I can’t speak for people of other cultures, but among many people who share my cultural background, there’s an odd fixation on marrying young women off to doctors. I witnessed a lot of this in my own journey to getting married, and it never really sat right with me. Maybe this was because my brother is a doctor, and I saw the struggles he and his wife went through, especially during his residency training.
The matchmaking aunties (AKA “rishta aunties”) often glorify a doctor’s career and the life of his family. They make it seem like being a doctor is the pinnacle of success, and it automatically makes a man an ideal husband. Due to all the good things a young woman hears, she might think that every doctor works from 9 A.M. until 5 P.M., Monday through Friday, and just brings home bags of cash every evening.
I am married to a doctor, and I can tell you, this is far from the truth. Yes, there are positives about this career path, as with many others. But it’s unfair to push gullible young women into marrying physicians without making sure they’re fully aware of what their lives might be like.
They make it seem like being a doctor is the pinnacle of success, and it automatically makes a man an ideal husband.
A doctor’s hours, depending on his chosen field (I say “he” because I’m talking about male doctors in this article), can be totally erratic. I’m writing this now while my husband is at work, and he’ll be there all night until the morning. My job grants me weekends off, but his doesn’t, so we’re rarely able to spend time together or go out of town during the weekend. He only has one day off every week, and sometimes not even that. There are times when he’ll get a day off on the one day that I’m really busy, and he spends it alone. Or he finds out which day he has off on such short notice that I’m unable to cancel my plans.

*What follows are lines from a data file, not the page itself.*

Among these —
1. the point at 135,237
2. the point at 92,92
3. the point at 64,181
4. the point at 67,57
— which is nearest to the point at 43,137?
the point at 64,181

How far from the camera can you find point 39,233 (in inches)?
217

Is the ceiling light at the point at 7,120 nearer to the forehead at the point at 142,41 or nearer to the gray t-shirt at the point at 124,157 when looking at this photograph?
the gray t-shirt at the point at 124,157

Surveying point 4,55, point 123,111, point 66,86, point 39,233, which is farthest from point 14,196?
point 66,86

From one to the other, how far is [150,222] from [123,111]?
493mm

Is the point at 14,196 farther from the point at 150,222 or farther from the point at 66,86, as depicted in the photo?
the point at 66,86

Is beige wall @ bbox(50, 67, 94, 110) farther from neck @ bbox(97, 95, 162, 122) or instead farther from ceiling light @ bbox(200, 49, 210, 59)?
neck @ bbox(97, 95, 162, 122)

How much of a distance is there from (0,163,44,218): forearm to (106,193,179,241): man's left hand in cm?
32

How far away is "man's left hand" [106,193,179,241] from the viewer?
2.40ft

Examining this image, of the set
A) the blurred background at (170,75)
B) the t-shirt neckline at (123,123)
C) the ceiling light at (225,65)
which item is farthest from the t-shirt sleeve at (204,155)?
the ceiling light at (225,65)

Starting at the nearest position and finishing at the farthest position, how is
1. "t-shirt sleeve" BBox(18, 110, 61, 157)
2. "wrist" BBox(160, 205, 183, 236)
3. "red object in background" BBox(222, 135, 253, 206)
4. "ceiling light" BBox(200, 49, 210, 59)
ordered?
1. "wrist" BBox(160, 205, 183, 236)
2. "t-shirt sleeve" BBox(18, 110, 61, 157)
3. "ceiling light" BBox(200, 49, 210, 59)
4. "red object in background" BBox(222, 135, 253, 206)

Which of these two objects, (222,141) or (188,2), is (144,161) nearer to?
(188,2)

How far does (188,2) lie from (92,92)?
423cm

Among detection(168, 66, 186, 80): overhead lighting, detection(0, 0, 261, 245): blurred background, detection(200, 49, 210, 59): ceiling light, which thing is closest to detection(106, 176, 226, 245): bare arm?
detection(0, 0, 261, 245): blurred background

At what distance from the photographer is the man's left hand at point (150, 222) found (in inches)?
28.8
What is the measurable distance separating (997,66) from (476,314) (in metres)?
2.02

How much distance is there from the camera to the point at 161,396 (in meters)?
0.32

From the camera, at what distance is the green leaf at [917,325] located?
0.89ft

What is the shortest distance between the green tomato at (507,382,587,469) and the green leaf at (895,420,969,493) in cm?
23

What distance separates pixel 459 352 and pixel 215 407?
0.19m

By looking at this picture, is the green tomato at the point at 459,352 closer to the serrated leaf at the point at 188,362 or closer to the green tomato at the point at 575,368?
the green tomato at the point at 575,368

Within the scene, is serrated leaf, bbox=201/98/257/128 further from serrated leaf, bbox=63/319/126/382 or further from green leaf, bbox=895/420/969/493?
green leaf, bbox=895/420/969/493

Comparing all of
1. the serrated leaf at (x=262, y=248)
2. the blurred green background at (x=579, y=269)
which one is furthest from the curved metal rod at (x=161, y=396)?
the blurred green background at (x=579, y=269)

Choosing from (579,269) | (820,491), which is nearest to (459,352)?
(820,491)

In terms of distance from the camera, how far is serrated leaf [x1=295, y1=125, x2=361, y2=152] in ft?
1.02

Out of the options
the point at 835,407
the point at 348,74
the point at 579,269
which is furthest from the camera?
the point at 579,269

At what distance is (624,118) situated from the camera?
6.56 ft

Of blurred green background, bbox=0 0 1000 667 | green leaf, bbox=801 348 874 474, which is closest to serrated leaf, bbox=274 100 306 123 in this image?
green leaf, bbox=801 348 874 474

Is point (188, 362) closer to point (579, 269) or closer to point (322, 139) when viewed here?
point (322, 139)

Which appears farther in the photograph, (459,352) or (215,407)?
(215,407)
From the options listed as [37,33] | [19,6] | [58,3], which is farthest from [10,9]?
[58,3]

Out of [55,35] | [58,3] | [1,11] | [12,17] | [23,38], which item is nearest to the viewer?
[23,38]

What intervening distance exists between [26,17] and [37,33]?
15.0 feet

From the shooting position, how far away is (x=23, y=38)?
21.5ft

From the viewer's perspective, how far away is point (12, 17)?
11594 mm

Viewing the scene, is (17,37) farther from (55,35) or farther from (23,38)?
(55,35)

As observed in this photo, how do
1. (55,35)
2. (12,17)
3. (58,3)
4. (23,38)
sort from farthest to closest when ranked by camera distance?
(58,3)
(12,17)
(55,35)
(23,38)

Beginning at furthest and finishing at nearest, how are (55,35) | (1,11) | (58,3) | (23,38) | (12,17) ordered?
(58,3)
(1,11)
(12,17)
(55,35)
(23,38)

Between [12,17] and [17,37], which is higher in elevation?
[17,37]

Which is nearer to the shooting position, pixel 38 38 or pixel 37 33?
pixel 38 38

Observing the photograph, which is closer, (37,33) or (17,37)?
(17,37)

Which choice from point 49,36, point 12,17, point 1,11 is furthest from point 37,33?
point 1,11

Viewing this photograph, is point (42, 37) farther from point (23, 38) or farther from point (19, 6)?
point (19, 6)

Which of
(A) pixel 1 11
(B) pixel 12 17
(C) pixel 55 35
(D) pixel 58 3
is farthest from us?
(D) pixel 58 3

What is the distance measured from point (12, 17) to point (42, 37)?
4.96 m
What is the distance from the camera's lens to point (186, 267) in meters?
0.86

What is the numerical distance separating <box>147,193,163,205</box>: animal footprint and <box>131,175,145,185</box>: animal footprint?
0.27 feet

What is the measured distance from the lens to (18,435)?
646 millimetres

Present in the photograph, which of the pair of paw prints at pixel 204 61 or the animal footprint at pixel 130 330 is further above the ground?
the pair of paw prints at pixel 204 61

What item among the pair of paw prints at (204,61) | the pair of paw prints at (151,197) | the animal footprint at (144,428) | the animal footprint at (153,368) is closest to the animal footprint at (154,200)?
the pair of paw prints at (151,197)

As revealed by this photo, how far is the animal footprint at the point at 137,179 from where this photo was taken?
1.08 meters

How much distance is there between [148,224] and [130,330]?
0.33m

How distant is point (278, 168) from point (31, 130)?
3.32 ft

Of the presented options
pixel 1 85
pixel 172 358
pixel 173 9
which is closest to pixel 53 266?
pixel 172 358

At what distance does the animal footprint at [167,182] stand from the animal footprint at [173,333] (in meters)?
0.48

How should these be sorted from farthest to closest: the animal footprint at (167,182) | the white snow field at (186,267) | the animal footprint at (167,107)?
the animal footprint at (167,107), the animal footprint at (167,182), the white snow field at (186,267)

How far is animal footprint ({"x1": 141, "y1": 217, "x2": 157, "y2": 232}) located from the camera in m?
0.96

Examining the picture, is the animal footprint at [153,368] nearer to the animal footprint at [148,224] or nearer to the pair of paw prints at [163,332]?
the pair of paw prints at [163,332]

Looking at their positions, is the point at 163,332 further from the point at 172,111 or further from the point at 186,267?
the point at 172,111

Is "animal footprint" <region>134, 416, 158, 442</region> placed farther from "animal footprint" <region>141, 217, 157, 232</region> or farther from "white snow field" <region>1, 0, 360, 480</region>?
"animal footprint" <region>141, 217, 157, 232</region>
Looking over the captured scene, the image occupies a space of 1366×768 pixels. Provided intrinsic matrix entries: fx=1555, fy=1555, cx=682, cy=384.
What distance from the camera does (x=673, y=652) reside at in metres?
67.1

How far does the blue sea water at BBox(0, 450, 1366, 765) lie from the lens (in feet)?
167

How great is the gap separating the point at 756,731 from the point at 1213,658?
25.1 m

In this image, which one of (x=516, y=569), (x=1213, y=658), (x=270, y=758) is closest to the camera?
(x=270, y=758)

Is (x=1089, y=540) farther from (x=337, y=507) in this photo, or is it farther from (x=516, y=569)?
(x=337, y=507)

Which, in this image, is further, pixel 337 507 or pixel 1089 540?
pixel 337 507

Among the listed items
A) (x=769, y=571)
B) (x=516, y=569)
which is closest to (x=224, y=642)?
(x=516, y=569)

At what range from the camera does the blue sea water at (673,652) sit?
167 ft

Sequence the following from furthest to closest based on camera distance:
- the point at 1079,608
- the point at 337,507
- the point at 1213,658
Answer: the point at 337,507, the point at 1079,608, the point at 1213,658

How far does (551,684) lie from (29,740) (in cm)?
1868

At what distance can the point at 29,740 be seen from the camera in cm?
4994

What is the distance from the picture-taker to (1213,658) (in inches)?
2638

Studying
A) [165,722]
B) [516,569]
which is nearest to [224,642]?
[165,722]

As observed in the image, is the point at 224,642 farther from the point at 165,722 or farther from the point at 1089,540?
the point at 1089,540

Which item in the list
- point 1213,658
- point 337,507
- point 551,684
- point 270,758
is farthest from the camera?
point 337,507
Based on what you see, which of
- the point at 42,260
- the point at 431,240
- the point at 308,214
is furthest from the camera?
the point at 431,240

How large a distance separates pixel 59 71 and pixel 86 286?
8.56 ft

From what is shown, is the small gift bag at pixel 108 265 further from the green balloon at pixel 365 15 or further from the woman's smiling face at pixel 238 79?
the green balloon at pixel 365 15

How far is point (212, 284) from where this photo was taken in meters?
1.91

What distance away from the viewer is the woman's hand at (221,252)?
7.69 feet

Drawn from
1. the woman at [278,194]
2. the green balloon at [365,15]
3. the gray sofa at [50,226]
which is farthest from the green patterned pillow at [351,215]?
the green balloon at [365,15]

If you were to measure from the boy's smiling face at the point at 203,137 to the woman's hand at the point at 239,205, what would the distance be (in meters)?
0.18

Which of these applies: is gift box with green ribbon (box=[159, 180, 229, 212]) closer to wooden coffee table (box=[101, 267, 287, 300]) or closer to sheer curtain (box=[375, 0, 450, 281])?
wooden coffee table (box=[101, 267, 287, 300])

We are also unable to spend holidays together, because he has to work during all of them. We have missed weddings and special occasions of relatives and close friends, because it’s just that hard for him to get an extra day or two off. He is usually extremely tired when he comes back from work at night, during his day shifts. He leaves the house the next morning while the sun is still down, or rising. And I’ve gotten used to spending nights alone, worrying about how exhausted he must be while working 16 hours straight as I lay in our comfortable bed.
We have missed weddings and special occasions of relatives and close friends, because it’s just that hard for him to get an extra day or two off.
When it comes to the money, yes, most doctors earn an above-average income, but a lot of it goes to paying tens or even hundreds of thousands of dollars off in loans. Plus, during their training period, which is usually three to five years or even longer, doctors-in-training have a very average salary and sometimes continue taking out loans for one reason or another (such as providing for the family or going on a much-needed vacation). My husband and I don’t spend a single penny without making sure that it’s accounted for, because we’re not as rich as people assume we are when they hear that I’m married to a doctor. And during his next break, we’re not able to fly anywhere to go on a vacation, because we don’t want to spend a huge chunk of our very limited savings.
When it comes to the money, yes, most doctors earn an above-average income, but a lot of it goes to paying tens or even hundreds of thousands of dollars off in loans.
I’m not trying to make it seem like marrying a doctor is a bad idea, or that a person will be miserable if they do so. But women who are not in the field themselves may be unaware of what they’re getting themselves into. I’m just hoping that this will help shed some light on the struggles that a woman might have to face when married to a doctor.
Beyond that, a marriage is what both people make it, so whether you’re married to a doctor or anyone else will not determine how happy or unhappy you are. Which is something that I think the “rishta aunties” have yet to understand.
Really, those women should stop with their matchmaking and focus on getting lives. They need to read Jane Austen’s Emma and learn why matchmaking sucks. Romance is not a thing you can arrange. It just HAPPENS. Life’s crazy like that. You can intentionally try to find someone, and end up with no one. Yet, at the same time, you can bumble into a coffee shop one day, and end up finding your one true love.
I found my husband through matchmaking. 🙂
Not everyone is meant to find their spouse in a random / romantic way, but that doesn’t mean they can’t end up happy and in love. It’s not all about *how* you meet someone.
Good point, Bessma. I am happy for you. May you continue having and living in marriage bliss happiness.
Depending on random chance, do you think that has merit, a better alternative to successful marriage and will hold against its dissolution, separation and divorce. What if chance does not come across in most peoples lives due to societal and social structure?
My observation is that women like to marry men who treat them with contempt, derision, insult them, abuse them physically and emotionally. Then repeat, find another with same abusive behavior pattern. Married or unmarried living together the general pattern is the same.
They seek not love, care, companionship, romance … but only in theory. They find abuse – verbal, emotional, physical – sexually arousing. These women are often promiscuous.
Interesting but one sided article. Arranged marriages have uses, abuses and issues. On size does not fit all.
How about you WILL marry a man who treats you well?